Use either approach depending on what feels clearer:

- `soup.find(class_="intro")` returns the first match.
- `soup.select(".intro")` returns a list of matches for looping.

In [None]:
# Grab the element with the unique 'id'
title = soup.find(id="main-title")
print("Title:", title)

In [None]:
# Collect every paragraph that uses the intro class
intros = soup.select(".intro")
print("Intro paragraphs:")
for p in intros:
    print(p.text)

### Finding Elements by Class (Alternative)

The `class_` keyword works when you only need the first match and want a shorter syntax.

In [None]:
# First .find() match for the content class
content = soup.find(class_="content")
print("Content:", content.text)

## Working with the Sample Page

From here on we reuse the `sample_html` content. Each section shows a new way to pull information from the same structure.

## Basics of the Title Tag

Title information helps identify the page quickly. We can examine the tag, the text inside it, and its position in the tree.

In [None]:
# Inspect the raw <title> tag
print("Title tag:", soup.title)

### Read the Title Text

`.text` strips away the tag and leaves the readable string—perfect for logging or saving.

In [None]:
# Pull just the text inside the <title> tag
print("Title text:", soup.title.text)

### Check the Tag Name

`.name` confirms the element type so you can branch logic when needed.

In [None]:
# Confirm the element type
print("Tag name:", soup.title.name)

### Look at the Parent

`.parent` steps one level up the tree so you can inspect the surrounding structure.

In [None]:
# Move up one level to see where the paragraph lives
print("Parent:", soup.p.parent.name)

## Basics of Paragraph Tags

Paragraphs (`<p>`) often hold the text you want. We can grab the first one, inspect its classes, and loop through all of them.

In [None]:
# First paragraph element in the document
print("First p:", soup.p)

### Check the Paragraph Classes

Access the `class` attribute to see how the page labels each paragraph.

• [Contour labeling entries]

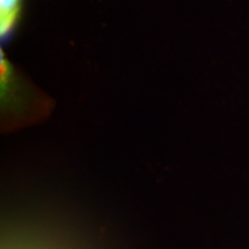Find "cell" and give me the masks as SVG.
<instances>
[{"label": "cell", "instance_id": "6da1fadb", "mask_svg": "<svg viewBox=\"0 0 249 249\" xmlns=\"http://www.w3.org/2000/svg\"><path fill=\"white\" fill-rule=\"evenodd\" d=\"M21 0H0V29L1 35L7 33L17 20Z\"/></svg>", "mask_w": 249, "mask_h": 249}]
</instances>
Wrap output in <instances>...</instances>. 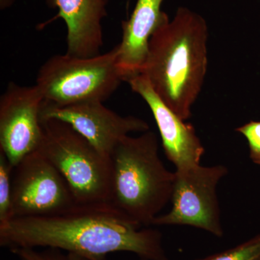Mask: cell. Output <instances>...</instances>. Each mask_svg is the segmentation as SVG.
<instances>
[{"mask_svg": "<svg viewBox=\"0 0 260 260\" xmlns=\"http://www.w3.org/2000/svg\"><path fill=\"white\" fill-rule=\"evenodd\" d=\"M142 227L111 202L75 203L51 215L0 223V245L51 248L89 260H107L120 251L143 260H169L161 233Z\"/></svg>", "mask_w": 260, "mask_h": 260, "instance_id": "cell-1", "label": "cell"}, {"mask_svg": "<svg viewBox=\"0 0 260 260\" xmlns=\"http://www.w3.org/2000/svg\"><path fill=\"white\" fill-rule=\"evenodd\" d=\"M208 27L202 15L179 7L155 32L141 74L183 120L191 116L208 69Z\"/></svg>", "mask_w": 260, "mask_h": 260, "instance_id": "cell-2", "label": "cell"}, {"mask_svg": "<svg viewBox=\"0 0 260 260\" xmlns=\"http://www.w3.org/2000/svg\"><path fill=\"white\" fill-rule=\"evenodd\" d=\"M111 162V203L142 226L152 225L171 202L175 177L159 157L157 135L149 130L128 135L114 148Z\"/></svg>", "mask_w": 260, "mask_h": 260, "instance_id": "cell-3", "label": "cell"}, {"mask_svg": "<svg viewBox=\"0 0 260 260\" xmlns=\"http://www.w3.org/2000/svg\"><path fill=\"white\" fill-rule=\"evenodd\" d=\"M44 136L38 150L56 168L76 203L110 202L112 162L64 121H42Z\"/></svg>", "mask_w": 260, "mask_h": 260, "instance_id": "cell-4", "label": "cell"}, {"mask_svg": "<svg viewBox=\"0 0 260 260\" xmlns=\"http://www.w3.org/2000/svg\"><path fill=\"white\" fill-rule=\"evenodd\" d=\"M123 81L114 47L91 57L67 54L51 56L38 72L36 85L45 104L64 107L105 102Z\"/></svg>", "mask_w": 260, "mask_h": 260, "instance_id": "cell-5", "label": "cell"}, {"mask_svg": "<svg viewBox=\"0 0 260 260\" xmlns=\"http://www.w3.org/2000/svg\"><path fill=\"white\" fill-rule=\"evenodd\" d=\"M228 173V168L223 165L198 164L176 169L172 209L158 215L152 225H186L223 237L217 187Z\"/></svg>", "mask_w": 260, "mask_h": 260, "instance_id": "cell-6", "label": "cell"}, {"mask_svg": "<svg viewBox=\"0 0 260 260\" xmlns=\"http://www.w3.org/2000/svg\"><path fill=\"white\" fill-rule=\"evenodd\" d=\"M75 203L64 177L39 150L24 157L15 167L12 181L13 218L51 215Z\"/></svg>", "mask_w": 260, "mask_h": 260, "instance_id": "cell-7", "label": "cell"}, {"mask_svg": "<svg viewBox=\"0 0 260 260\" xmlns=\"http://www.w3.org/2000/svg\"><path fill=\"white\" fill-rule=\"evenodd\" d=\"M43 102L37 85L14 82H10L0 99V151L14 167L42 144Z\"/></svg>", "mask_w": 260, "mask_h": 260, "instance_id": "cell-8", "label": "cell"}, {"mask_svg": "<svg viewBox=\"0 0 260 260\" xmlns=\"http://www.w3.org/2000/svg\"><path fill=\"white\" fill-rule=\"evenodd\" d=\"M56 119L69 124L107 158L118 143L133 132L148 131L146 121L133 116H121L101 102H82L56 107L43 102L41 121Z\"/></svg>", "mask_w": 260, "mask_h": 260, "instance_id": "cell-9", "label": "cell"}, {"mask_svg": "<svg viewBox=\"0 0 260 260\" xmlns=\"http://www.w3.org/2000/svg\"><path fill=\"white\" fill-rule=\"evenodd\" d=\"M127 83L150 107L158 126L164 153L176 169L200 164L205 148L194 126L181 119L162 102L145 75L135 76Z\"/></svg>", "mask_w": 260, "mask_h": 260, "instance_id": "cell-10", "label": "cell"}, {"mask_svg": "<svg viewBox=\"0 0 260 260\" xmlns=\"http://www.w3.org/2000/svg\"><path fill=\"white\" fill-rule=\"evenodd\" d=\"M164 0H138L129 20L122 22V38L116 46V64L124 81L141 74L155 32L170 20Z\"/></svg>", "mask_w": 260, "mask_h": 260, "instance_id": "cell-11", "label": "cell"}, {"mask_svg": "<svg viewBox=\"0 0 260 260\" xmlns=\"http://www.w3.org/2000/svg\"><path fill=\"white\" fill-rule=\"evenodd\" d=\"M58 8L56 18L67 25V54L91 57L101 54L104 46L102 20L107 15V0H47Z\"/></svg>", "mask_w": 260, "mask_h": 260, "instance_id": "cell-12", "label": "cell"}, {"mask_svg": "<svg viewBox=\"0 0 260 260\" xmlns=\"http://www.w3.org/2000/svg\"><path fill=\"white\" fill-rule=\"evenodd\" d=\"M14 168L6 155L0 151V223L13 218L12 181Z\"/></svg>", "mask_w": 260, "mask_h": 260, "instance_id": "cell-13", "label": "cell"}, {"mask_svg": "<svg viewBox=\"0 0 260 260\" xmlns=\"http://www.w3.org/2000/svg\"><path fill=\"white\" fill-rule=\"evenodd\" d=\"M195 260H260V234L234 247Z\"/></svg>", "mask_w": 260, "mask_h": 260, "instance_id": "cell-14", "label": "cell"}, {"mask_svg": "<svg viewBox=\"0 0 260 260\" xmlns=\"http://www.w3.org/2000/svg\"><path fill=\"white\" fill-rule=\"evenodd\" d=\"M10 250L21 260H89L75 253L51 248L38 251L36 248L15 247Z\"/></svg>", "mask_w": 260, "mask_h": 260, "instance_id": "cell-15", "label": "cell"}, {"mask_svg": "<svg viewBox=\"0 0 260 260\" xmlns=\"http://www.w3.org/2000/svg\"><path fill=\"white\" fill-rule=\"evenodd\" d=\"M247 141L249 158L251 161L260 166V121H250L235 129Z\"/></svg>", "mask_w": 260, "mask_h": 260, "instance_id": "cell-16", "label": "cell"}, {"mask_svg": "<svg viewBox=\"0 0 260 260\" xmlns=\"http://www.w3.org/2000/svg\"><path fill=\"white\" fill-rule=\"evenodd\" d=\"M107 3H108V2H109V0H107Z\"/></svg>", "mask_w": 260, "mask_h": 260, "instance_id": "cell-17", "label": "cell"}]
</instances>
--
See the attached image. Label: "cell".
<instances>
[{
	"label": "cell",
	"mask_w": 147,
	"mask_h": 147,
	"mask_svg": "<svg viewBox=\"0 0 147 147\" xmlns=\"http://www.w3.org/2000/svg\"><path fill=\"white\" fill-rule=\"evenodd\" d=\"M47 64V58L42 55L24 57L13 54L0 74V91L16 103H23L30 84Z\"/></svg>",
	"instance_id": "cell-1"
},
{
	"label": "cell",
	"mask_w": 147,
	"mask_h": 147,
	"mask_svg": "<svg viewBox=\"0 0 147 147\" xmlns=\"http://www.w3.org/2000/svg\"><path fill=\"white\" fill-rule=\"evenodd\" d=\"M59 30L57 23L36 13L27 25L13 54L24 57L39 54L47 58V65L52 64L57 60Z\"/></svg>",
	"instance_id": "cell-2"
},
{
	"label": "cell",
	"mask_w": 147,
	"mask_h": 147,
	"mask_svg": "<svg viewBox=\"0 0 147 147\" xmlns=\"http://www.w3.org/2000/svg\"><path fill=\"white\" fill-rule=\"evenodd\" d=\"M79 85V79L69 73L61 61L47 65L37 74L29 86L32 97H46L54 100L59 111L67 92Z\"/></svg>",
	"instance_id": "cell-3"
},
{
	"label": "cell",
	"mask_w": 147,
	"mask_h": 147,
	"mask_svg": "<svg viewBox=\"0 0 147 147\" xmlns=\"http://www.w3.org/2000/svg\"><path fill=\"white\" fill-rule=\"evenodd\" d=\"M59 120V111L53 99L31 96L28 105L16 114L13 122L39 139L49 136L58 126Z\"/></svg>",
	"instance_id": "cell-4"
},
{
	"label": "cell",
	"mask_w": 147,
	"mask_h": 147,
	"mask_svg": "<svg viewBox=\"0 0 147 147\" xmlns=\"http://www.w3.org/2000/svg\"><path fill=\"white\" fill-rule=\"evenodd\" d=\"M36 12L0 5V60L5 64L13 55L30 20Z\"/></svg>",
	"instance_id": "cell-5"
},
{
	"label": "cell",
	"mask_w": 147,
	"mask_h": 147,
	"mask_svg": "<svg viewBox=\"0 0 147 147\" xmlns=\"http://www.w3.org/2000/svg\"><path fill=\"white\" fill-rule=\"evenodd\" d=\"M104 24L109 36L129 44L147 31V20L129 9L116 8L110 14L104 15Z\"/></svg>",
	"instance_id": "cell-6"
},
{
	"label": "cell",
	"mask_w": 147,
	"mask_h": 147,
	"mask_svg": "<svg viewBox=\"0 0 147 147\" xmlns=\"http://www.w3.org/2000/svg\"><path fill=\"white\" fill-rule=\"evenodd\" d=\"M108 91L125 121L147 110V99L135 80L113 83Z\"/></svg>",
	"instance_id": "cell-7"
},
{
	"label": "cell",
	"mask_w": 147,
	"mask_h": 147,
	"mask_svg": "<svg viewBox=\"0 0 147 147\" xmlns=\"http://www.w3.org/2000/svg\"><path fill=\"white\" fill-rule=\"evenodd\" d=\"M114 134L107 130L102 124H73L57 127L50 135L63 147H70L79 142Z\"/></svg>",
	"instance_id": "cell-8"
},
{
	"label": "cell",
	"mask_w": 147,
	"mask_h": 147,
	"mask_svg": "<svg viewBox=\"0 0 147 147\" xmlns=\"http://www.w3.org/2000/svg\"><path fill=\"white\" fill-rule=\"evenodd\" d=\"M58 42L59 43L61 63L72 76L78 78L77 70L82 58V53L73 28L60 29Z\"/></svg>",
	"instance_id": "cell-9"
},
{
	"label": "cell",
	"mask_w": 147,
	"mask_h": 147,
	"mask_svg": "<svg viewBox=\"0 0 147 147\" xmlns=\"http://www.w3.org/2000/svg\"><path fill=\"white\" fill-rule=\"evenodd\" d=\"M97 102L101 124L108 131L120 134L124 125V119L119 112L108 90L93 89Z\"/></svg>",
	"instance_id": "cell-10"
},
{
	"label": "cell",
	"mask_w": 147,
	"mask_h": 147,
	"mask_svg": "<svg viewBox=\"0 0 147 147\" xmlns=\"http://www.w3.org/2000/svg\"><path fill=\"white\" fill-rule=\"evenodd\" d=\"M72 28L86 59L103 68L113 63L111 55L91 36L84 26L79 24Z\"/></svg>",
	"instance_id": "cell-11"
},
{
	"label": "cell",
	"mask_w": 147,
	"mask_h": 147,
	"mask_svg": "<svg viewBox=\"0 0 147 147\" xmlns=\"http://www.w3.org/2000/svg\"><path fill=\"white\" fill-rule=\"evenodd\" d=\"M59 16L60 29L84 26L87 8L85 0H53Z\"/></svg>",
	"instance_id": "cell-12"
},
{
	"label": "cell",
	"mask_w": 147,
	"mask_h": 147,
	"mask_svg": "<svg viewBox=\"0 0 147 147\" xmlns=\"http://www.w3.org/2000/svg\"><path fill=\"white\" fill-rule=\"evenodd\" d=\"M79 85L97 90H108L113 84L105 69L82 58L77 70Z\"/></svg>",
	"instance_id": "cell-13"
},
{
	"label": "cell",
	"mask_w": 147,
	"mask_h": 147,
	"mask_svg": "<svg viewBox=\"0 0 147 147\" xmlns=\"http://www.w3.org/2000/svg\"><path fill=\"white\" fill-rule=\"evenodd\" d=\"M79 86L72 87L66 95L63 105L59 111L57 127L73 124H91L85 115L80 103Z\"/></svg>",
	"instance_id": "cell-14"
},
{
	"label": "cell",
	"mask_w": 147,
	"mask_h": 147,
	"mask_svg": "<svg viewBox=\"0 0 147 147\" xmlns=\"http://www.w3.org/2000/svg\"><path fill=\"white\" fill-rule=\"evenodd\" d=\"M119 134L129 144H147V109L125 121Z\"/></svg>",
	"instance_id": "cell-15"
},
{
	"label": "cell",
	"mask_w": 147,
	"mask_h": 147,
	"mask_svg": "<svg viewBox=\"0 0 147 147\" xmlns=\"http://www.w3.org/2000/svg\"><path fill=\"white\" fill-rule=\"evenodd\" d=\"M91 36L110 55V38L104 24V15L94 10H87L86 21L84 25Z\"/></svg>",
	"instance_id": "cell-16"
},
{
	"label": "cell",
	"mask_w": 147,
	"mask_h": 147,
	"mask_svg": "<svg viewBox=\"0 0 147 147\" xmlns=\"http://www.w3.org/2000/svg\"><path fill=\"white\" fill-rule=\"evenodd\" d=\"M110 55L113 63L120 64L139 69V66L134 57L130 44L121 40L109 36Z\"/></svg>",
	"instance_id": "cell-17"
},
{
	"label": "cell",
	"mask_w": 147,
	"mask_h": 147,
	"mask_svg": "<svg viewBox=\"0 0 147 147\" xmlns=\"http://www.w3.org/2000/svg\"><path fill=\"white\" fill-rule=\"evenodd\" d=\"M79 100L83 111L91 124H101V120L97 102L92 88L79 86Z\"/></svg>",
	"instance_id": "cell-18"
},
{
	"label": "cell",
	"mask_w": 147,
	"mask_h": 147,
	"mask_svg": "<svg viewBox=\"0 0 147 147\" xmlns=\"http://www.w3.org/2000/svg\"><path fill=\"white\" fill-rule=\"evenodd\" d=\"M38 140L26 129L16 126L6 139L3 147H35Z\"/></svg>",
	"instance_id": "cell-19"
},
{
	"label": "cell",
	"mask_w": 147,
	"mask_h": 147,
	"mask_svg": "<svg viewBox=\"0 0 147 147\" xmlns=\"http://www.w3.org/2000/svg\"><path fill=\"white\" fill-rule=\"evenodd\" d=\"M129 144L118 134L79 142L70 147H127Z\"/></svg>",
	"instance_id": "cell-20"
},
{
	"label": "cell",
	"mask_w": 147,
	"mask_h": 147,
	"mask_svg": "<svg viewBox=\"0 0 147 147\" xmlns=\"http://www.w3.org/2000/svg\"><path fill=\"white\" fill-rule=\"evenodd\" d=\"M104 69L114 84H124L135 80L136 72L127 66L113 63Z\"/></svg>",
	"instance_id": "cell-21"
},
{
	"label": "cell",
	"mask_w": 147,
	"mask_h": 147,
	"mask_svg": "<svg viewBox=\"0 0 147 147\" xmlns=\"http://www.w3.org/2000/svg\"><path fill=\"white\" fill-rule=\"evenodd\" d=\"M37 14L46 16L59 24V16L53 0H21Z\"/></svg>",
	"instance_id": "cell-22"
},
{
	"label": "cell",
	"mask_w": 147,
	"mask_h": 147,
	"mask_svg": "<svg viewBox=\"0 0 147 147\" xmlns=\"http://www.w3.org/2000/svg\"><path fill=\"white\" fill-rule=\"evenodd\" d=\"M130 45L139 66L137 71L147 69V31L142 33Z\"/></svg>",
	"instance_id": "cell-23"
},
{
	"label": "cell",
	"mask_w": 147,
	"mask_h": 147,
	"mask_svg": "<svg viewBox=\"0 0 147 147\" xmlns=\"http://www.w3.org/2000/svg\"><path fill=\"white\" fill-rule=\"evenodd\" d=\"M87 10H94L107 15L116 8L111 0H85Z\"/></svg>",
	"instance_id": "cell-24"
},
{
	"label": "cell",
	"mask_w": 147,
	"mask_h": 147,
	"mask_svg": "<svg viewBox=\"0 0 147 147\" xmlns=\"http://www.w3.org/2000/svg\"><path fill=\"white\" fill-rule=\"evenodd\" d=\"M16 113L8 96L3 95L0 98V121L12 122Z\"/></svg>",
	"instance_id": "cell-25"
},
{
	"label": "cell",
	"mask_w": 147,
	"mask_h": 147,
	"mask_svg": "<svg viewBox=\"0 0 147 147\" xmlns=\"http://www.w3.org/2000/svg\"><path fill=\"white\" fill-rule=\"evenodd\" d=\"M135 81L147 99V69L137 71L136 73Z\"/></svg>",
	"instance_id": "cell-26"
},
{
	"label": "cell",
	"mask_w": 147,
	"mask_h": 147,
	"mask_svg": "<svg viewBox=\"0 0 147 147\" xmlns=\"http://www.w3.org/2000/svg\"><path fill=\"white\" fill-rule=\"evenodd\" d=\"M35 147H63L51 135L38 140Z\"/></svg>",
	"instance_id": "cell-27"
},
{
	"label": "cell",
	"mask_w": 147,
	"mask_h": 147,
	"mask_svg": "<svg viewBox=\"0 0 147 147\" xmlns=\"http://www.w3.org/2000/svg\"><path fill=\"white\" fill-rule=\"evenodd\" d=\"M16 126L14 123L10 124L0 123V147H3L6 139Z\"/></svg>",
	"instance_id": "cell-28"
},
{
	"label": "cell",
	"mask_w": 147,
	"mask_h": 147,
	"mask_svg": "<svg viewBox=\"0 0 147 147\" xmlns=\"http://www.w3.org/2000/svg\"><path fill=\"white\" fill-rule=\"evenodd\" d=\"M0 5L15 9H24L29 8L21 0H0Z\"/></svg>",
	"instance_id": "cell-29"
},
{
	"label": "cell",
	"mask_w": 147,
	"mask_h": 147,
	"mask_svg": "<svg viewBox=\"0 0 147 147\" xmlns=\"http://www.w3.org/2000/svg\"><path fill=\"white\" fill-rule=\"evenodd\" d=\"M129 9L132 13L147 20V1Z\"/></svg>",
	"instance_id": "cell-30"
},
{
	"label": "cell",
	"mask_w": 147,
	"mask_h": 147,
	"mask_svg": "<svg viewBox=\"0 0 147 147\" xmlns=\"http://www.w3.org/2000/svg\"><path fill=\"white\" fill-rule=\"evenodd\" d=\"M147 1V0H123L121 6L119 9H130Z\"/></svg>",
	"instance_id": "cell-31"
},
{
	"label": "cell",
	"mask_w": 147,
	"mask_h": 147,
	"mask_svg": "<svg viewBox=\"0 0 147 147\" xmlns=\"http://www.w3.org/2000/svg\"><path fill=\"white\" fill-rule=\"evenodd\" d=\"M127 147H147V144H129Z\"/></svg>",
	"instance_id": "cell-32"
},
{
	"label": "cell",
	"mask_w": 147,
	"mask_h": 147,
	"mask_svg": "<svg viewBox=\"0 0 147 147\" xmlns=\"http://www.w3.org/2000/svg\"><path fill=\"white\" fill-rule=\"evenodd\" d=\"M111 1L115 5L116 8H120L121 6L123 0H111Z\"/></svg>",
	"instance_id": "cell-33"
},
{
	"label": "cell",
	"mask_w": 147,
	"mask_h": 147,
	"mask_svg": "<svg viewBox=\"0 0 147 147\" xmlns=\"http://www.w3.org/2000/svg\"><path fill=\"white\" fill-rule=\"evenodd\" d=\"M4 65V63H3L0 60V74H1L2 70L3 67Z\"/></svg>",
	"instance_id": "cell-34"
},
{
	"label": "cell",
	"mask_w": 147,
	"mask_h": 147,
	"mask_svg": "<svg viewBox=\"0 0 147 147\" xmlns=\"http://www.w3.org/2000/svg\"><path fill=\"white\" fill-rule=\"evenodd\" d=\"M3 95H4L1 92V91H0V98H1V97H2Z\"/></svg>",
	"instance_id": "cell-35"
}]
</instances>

• [TASK TO CARRY OUT]
In the page excerpt, what does `soup.select(".intro")` return?

• [RESULT OF THE EXERCISE]
It returns a list of matches for looping.